Preliminarmente, é preciso compreender que a criação de estereótipos acerca da população indígena é um dos principais obstáculos para a cidadania plena desse grupo. Para a escritora Chimamanda, a história é formada por interesses. Assim, em uma sociedade como a brasileira, em que a maioria no poder são homens brancos, a história é contada a partir de um ponto de vista que os valoriza, silenciado minorias. A falta de um olhar plural é extremamente nocivo pois inibe o contato com a cultura indigena, criando um imaginário coletivo marcado por falsas verdades que fomentam e legitimam casos de violência e desrespeito.
Ademais, a inércia estatal coíbe para a realidade opressiva vivenciada pela população indígena. Nesse sentido, apesar da constituição cidadã de 1988, assegurar o direito indígena às terras que eles tradicionalmente ocupam, ele é constantemente desrespeitado. Isso acontece, pois em um país sustentado pelo agronegócio o governo atende principalmente às necessidades das elites agrárias.

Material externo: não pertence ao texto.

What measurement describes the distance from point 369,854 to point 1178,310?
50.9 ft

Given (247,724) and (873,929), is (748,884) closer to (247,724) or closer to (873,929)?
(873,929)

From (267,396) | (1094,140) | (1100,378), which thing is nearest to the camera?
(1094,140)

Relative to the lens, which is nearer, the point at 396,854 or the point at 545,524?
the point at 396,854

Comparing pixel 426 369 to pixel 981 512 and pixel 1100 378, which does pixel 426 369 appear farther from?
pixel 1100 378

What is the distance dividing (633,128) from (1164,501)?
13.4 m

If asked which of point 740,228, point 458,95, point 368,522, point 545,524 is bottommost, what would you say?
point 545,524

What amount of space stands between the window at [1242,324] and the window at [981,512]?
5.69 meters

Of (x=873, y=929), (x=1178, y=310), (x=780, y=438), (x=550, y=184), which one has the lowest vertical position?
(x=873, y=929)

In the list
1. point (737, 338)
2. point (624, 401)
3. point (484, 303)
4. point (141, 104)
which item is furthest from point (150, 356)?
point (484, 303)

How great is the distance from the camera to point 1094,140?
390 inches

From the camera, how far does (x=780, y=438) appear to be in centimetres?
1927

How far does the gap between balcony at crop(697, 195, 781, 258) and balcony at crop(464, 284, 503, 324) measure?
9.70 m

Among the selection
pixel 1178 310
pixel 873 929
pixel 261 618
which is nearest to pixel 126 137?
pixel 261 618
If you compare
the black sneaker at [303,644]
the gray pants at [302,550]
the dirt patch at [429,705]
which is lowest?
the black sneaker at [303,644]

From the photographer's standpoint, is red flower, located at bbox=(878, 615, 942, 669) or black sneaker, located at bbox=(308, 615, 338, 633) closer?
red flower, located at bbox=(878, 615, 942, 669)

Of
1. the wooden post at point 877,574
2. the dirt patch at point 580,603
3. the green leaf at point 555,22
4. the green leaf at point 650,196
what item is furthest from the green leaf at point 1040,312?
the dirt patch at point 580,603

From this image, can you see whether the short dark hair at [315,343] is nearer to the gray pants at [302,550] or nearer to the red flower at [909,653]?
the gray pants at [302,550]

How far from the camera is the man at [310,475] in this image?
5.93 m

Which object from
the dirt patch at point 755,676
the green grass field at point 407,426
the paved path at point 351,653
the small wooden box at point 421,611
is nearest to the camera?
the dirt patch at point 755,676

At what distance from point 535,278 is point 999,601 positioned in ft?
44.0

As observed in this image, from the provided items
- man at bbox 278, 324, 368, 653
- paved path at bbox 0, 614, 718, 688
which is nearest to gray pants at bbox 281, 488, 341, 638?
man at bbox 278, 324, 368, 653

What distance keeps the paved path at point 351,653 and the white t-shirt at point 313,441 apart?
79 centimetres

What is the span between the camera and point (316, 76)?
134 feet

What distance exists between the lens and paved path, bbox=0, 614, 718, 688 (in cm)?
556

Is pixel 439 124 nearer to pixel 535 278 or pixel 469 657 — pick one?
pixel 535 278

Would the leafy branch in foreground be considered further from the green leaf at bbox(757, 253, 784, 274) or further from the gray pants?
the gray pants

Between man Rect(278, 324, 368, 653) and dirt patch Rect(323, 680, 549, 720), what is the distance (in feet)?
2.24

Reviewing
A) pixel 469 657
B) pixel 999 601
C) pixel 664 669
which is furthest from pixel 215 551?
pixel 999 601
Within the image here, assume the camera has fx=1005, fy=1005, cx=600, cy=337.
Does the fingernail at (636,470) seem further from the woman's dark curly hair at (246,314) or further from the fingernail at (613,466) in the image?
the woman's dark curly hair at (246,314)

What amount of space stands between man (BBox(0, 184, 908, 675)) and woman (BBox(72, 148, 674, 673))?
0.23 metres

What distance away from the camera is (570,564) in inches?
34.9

Assim, fruto de uma política que tem como princípio a manutenção da economia, no lugar da necessidade da população, grupos indígenas tornam-se invisíveis ao olhar do Estado. Como consequência seus direitos são desrespeitados e suas terras invadidas.
Desse modo, para que os grupos indígenas tenham suas necessidades atendidas é necessária a ação da sociedade civil. Estudantes das áreas de ciências humanas devem ir às escolas organizando atividades que reconstruam a história a partir de uma ótica mais plural. Assim, a partir de indivíduos mais conscientes será possível reivindicar uma postura mais ativa do governo com a criação de postos de vigilância em pontos estratégicos das áreas demarcadas para os indígenas. Só assim, eles terão cidadania plena como previsto na constutuição.